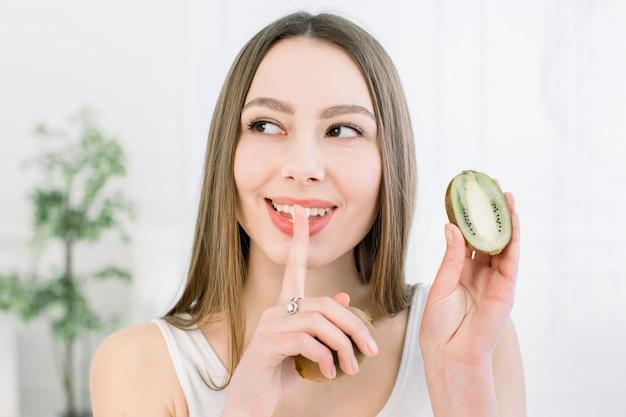 Retrato da beleza de uma mulher muito sorridente com pele saudável, mostrando o gesto de silêncio com o dedo sobre os lábios e segurando fatias de kiwi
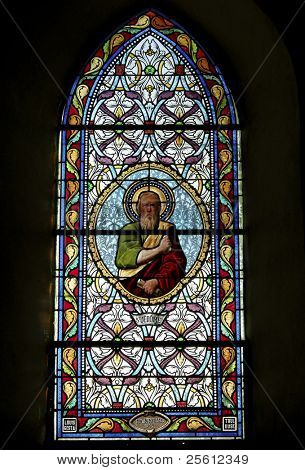 Stain glass window in little church in Correze in France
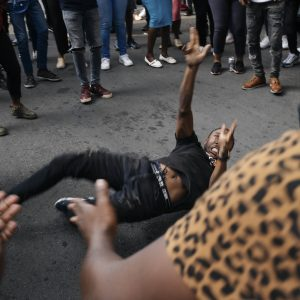 12 March 2021: Students from the Wits Economic Freedom Fighters sing struggle songs and dance near the spot where Mthokozisi Ntumba was shot and killed by police during protests against financial exclusion. (Photograph by James Puttick)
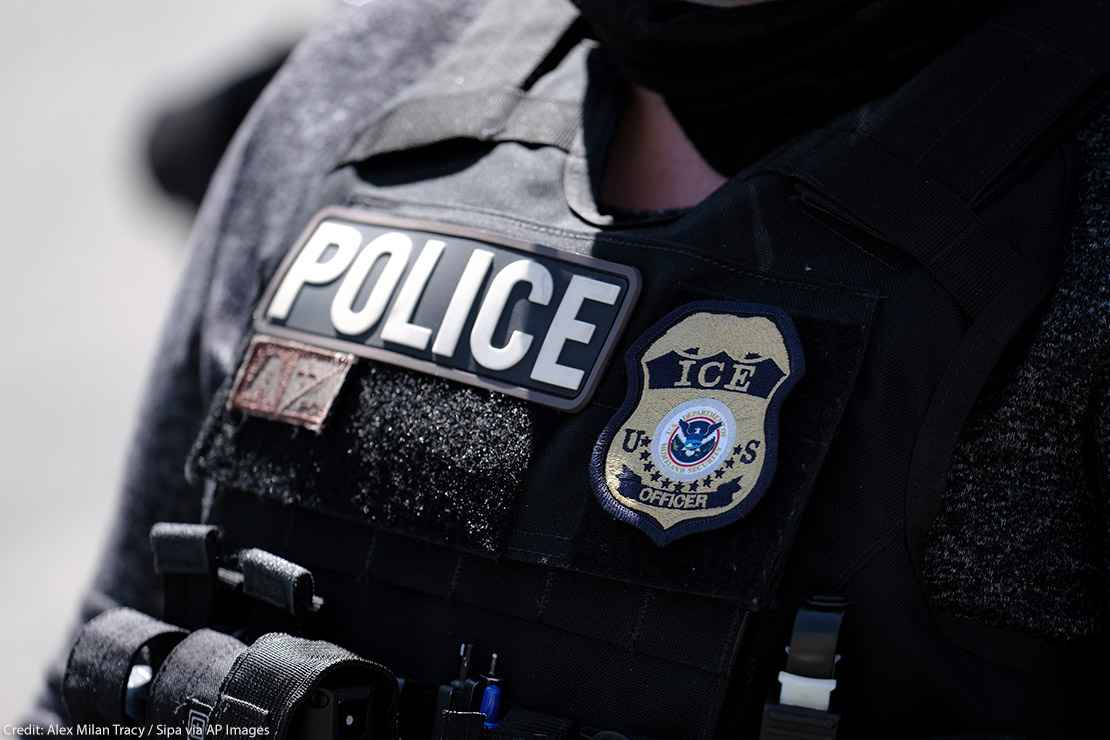 "A close up of a police officer wears a ""Police"" label beside a U.S. ICE (standing for Immigration and Customs Enforcement) badge on his vest."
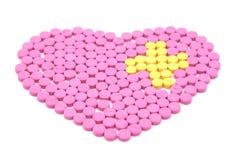Розовая пилюлька сформированное сердце и желтые пилюльки помещены в перекрестной форме Творческая концепция здравоохранения и мед Стоковая Фотография RF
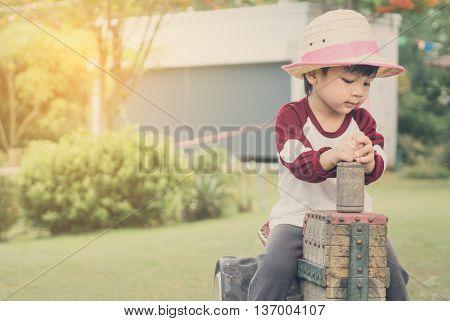Asian farmer boy riding on a wooden toy trucker.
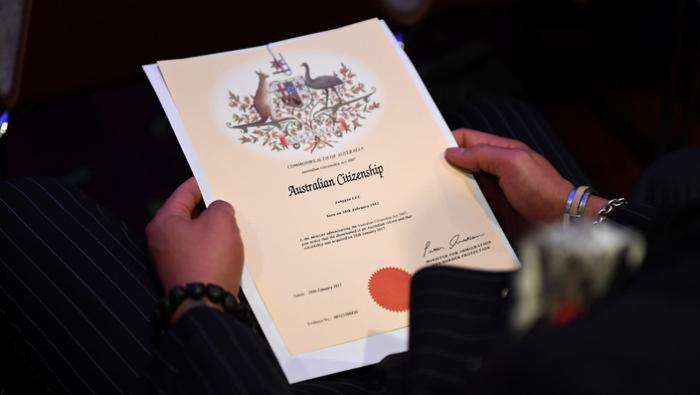 An Australian citizenship recipient holds his certificate during a citizenship ceremony on Australia Day.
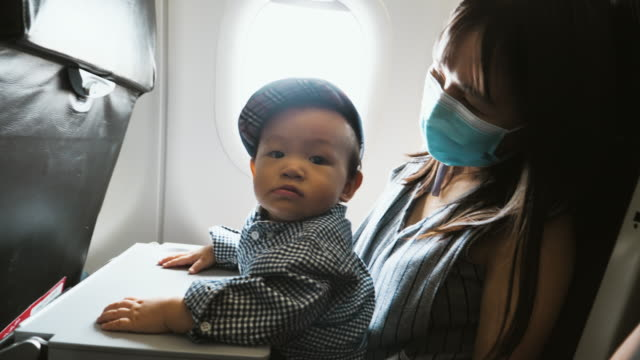 the child was excitedly interested in the plane. - 6 11 months stock videos & royalty-free footage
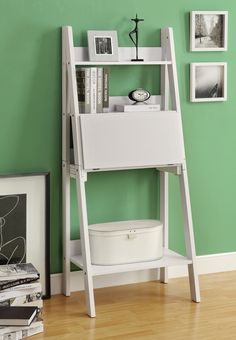 This multifunctional bookcase-desk offers a compact work space that is ideal for apartments, condos, or small homes. With clean lines in a bold white finish, this desk will blend easily with your home décor. The top ladder style shelves can be used to dis Bookcase Desk, Ladder Bookshelf, Wall Bookshelves, Desk Shelves, Bookcase White, Fold Up Desk, Leaning Desk, Leaning Ladder, Drop Down Desk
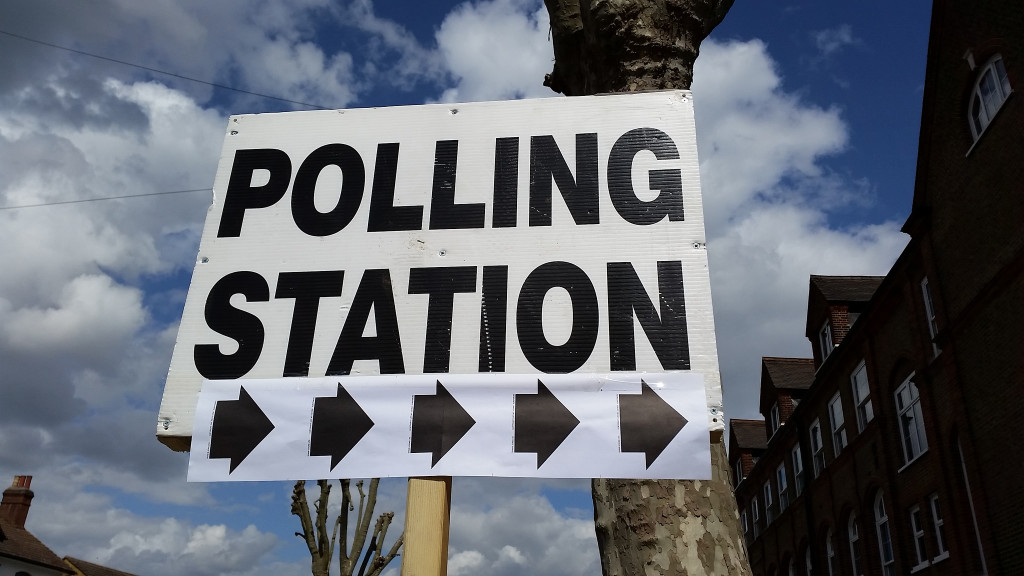 "Photo of a sign that reads, ""Polling Station."" A view of blue sky and clouds in the background"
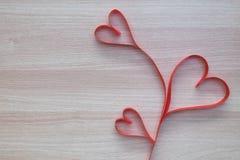 Κόκκινη κορδέλλα μορφής καρδιών τρία στην ξύλινη επιφάνεια με το διάστημα για το κείμενο Στοκ φωτογραφία με δικαίωμα ελεύθερης χρήσης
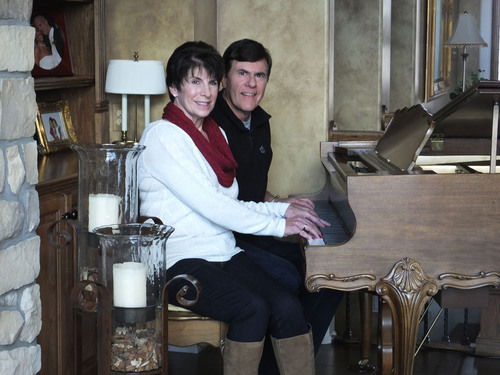 Former Naperville, IL residents John and Dee Rottluff play the piano in their Tellico Village home, an ...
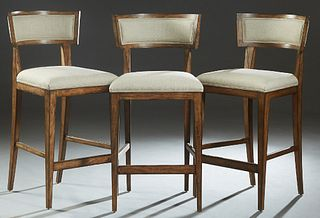 Set of Three Contemporary Carved Mahogany Bar Stools, 20th c., the curved cushioned canted back to a trapezoidal cushioned seat, on tapered square leg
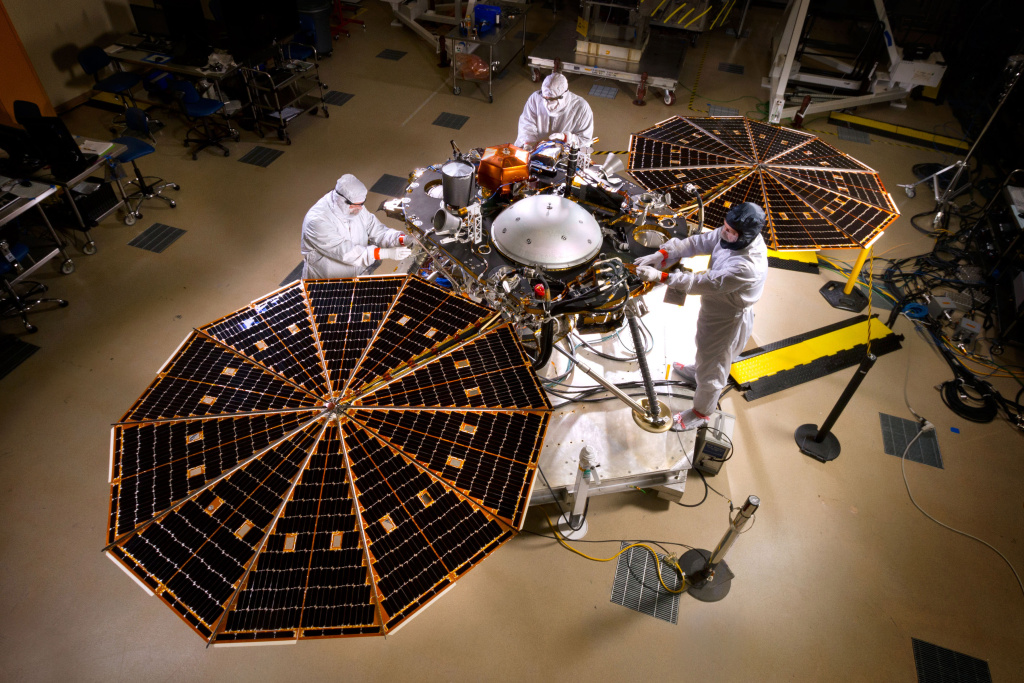 NASA's InSight Mars lander spacecraft in a Lockheed Martin clean room, having deployed its solar arrays as it will on the surface of Mars.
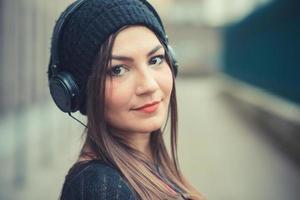 junges schönes brünettes Frauenmädchen, das Musikkopfhörer hört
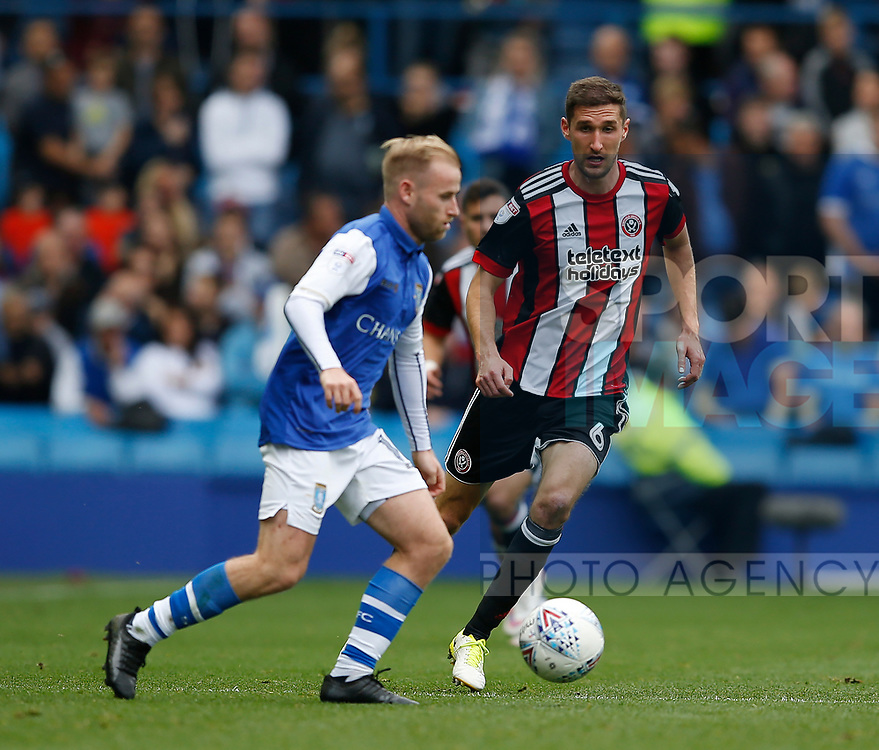 Barry Bannan of Sheffield Wednesday tackled by Chris Basham of Sheffield Utd during the Championship match at the Hillsborough Stadium, Sheffield. Picture date 24th September 2017. Picture credit should read: Simon Bellis/Sportimage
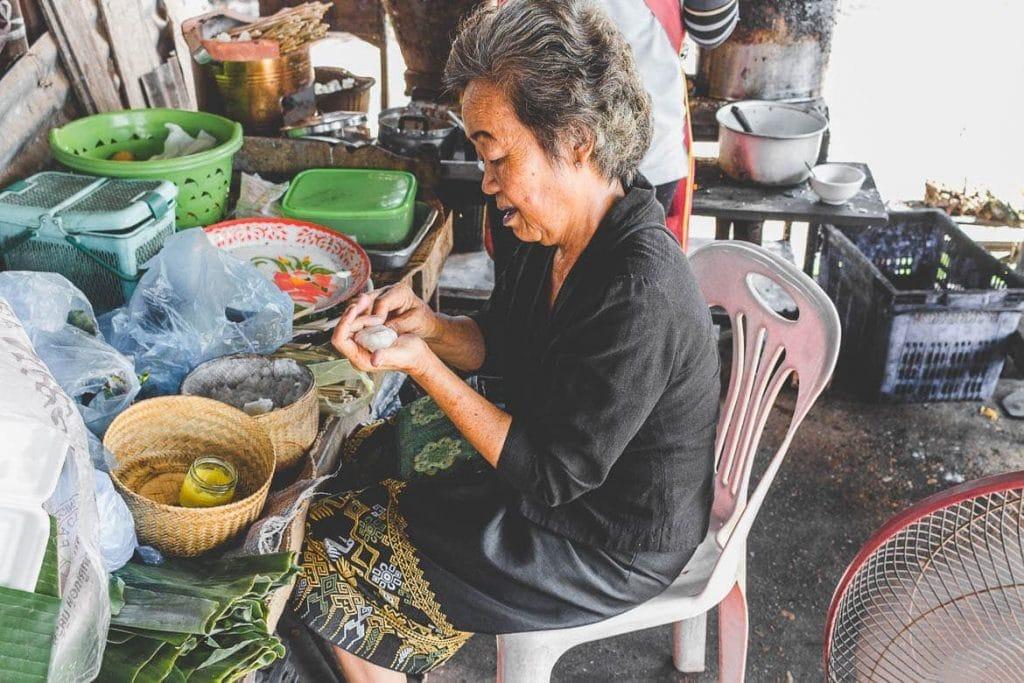 Senhora fazendo Khao Jee em restaurante local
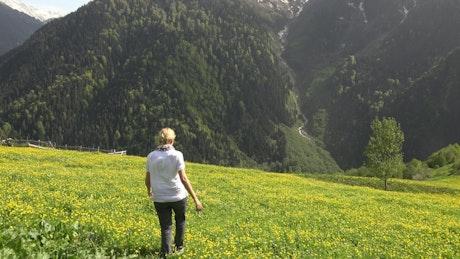 Blonde woman walking in a flower field in the mountain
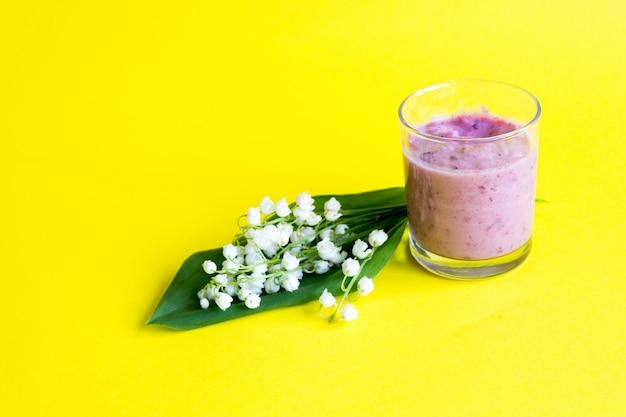 Maiglöckchen. frischer beere smoothie auf einem gelb. maiglöckchen und smoothies von beeren. frühling Premium Fotos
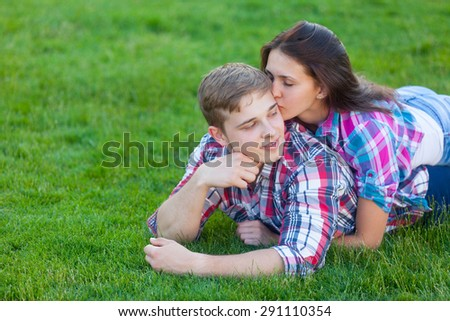 Young teen couple on the green grass in the park.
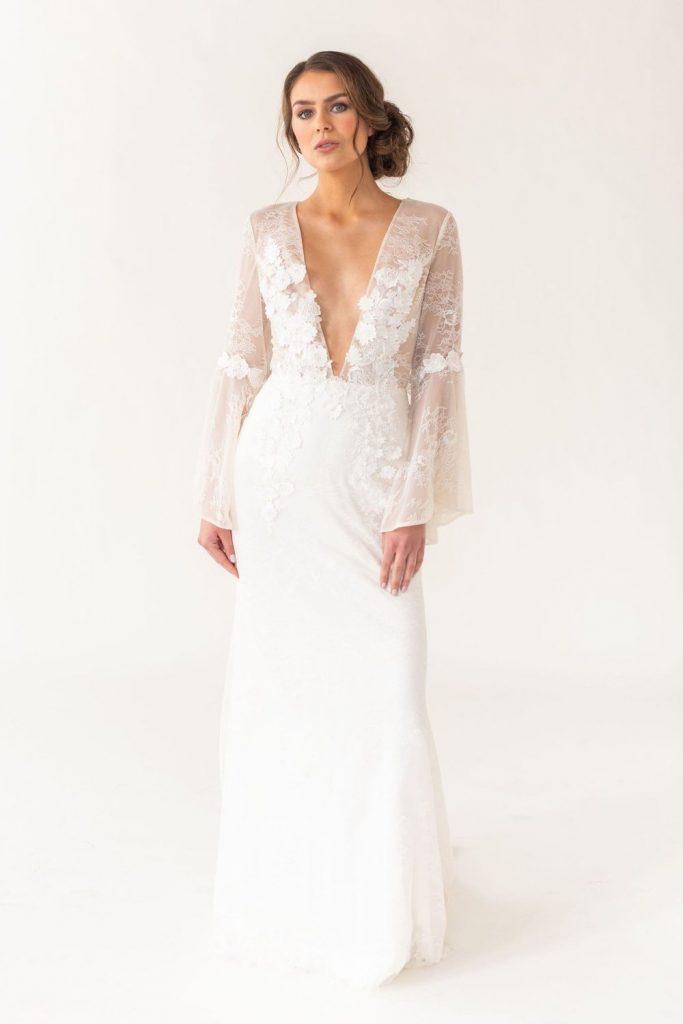 Model wearing sample sale dress, Rosalie. A plunge neck, lace boho wedding dress.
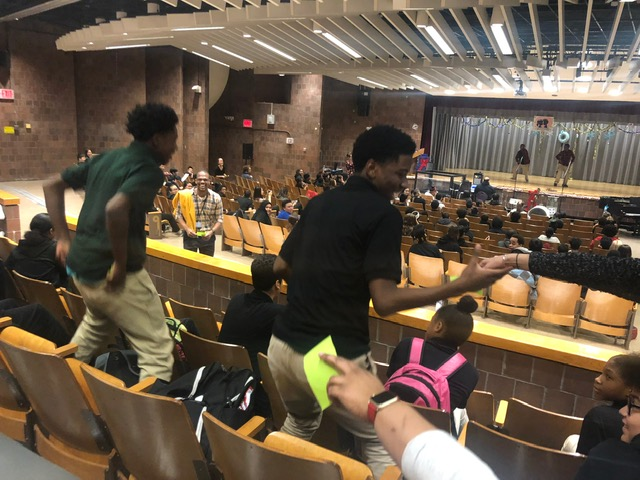 Students moving out of an aisle in the school auditorium.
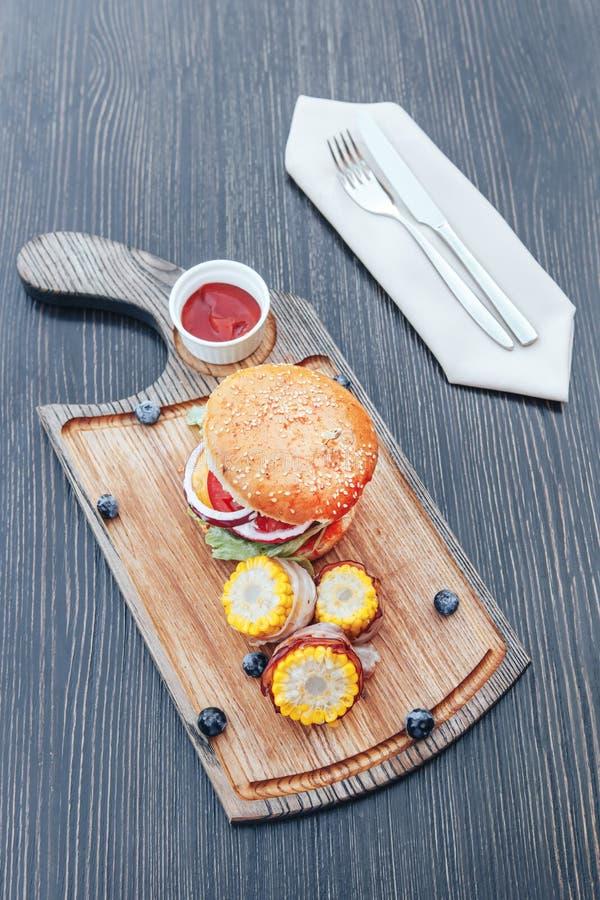 Heerlijke geroosterde eigengemaakte hamburger met rundvlees, ui, tomaat, kaas, salade en graan BBQ Hamburgers stock afbeelding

* [About this exercise]
Your reply is the full set of entries reproduced exactly, with images omitted.

* [Response to this exercise]
 Retrato da beleza de uma mulher muito sorridente com pele saudável, mostrando o gesto de silêncio com o dedo sobre os lábios e segurando fatias de kiwi
 Stain glass window in little church in Correze in France
 12 March 2021: Students from the Wits Economic Freedom Fighters sing struggle songs and dance near the spot where Mthokozisi Ntumba was shot and killed by police during protests against financial exclusion. (Photograph by James Puttick)
 "A close up of a police officer wears a ""Police"" label beside a U.S. ICE (standing for Immigration and Customs Enforcement) badge on his vest."
Розовая пилюлька сформированное сердце и желтые пилюльки помещены в перекрестной форме Творческая концепция здравоохранения и мед Стоковая Фотография RF
Asian farmer boy riding on a wooden toy trucker.
 An Australian citizenship recipient holds his certificate during a citizenship ceremony on Australia Day.
 the child was excitedly interested in the plane. - 6 11 months stock videos & royalty-free footage
 This multifunctional bookcase-desk offers a compact work space that is ideal for apartments, condos, or small homes. With clean lines in a bold white finish, this desk will blend easily with your home décor. The top ladder style shelves can be used to dis Bookcase Desk, Ladder Bookshelf, Wall Bookshelves, Desk Shelves, Bookcase White, Fold Up Desk, Leaning Desk, Leaning Ladder, Drop Down Desk
 "Photo of a sign that reads, ""Polling Station."" A view of blue sky and clouds in the background"
 Κόκκινη κορδέλλα μορφής καρδιών τρία στην ξύλινη επιφάνεια με το διάστημα για το κείμενο Στοκ φωτογραφία με δικαίωμα ελεύθερης χρήσης
 Former Naperville, IL residents John and Dee Rottluff play the piano in their Tellico Village home, an ...
 Set of Three Contemporary Carved Mahogany Bar Stools, 20th c., the curved cushioned canted back to a trapezoidal cushioned seat, on tapered square leg
 NASA's InSight Mars lander spacecraft in a Lockheed Martin clean room, having deployed its solar arrays as it will on the surface of Mars.
 junges schönes brünettes Frauenmädchen, das Musikkopfhörer hört
 Barry Bannan of Sheffield Wednesday tackled by Chris Basham of Sheffield Utd during the Championship match at the Hillsborough Stadium, Sheffield. Picture date 24th September 2017. Picture credit should read: Simon Bellis/Sportimage
 Senhora fazendo Khao Jee em restaurante local
 Blonde woman walking in a flower field in the mountain
 Maiglöckchen. frischer beere smoothie auf einem gelb. maiglöckchen und smoothies von beeren. frühling Premium Fotos
 Young teen couple on the green grass in the park.
 Model wearing sample sale dress, Rosalie. A plunge neck, lace boho wedding dress.
 Students moving out of an aisle in the school auditorium.
 Heerlijke geroosterde eigengemaakte hamburger met rundvlees, ui, tomaat, kaas, salade en graan BBQ Hamburgers stock afbeelding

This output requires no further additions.